- **抜粋**:

┌──

普段は毎週水曜日に部会を開き、読書や創作活動を行っている文芸部。他大学との合同誌『BROOM』執筆企画は毎年秋から冬にかけて行っています。数年前に5つの大学で始めた活動でしたが、昨年に6つ、今年は12の大学が企画に加わることとなりました。

1年の時、合同誌『BROOM』に初参加し、「盛り上げたい!」と強く思いました。文芸部では2年で運営を任され、3年で引退するのですが、2年次に「来年の『BROOM』は頑張るぞ!」と意気込むや否やウイルス禍がやってきてしまったのです。ちょうど新歓の時期でしたが、そもそも1年生が入ってきませんし、他大学も大変でしたし、何より部誌や合同誌を売るコミックマーケットや文学フリーマーケットなどのイベントがなくなってしまい、八方ふさがりに…。

でも、考えてみれば、家にいながら活動できるのが文芸部。イベントが自粛する中、「おうち時間に○○しよう」という機運が高まり、ネット上に作品を発表しようという試みに挑戦することに。「12もの大学のサークルを集めておいていい加減なことはできないな」と身を引き締めると同時に、「こんな時勢だから、失敗してもそれでよし。やれるだけ丸儲けだ!」というスタンスでやってきました。『BROOM』という看板以外はすべてが初めてですから、実験を行っているような心持ちです。

└──

- **設問内容**:
抜粋に基づいて、次の問いに答えてください。
1. 文芸部は普段、何曜日に部会を開いていますか。
2. 今年、合同誌『BROOM』の企画にはいくつの大学が加わることになりましたか。
3. 文芸部では何年で引退しますか。

(データセットから抽出したレコード)
┌──

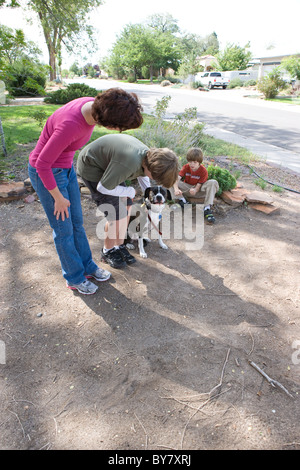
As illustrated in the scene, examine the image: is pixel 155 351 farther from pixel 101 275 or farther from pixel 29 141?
pixel 29 141

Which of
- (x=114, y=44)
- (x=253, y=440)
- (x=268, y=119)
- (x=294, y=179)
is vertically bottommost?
(x=253, y=440)

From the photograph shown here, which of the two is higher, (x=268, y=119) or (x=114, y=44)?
(x=114, y=44)

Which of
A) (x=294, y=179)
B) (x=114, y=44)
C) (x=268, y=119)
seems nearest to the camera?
(x=294, y=179)

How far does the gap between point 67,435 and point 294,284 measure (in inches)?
92.1

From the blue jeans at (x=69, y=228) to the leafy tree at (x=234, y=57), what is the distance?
4928cm

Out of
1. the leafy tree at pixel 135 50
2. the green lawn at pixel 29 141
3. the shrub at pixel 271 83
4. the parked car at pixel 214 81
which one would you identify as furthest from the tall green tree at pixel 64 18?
the leafy tree at pixel 135 50

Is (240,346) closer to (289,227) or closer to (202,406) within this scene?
(202,406)

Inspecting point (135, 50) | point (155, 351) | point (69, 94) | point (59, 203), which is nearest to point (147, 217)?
point (59, 203)

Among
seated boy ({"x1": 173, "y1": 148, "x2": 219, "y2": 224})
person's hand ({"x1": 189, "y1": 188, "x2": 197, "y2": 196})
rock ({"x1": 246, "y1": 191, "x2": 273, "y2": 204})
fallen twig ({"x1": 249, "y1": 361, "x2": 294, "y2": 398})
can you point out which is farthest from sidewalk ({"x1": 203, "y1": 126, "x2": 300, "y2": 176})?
fallen twig ({"x1": 249, "y1": 361, "x2": 294, "y2": 398})

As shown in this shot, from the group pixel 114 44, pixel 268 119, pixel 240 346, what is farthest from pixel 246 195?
pixel 114 44

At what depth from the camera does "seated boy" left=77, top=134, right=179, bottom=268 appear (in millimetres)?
2389

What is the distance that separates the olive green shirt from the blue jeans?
293 millimetres

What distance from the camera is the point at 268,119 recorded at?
1280cm

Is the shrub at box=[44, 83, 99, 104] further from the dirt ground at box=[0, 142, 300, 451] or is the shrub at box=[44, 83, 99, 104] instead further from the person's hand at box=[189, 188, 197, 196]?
the dirt ground at box=[0, 142, 300, 451]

└──

- **解答**:
1. 毎週水曜日です。
2. 12の大学です。
3. 3年で引退します。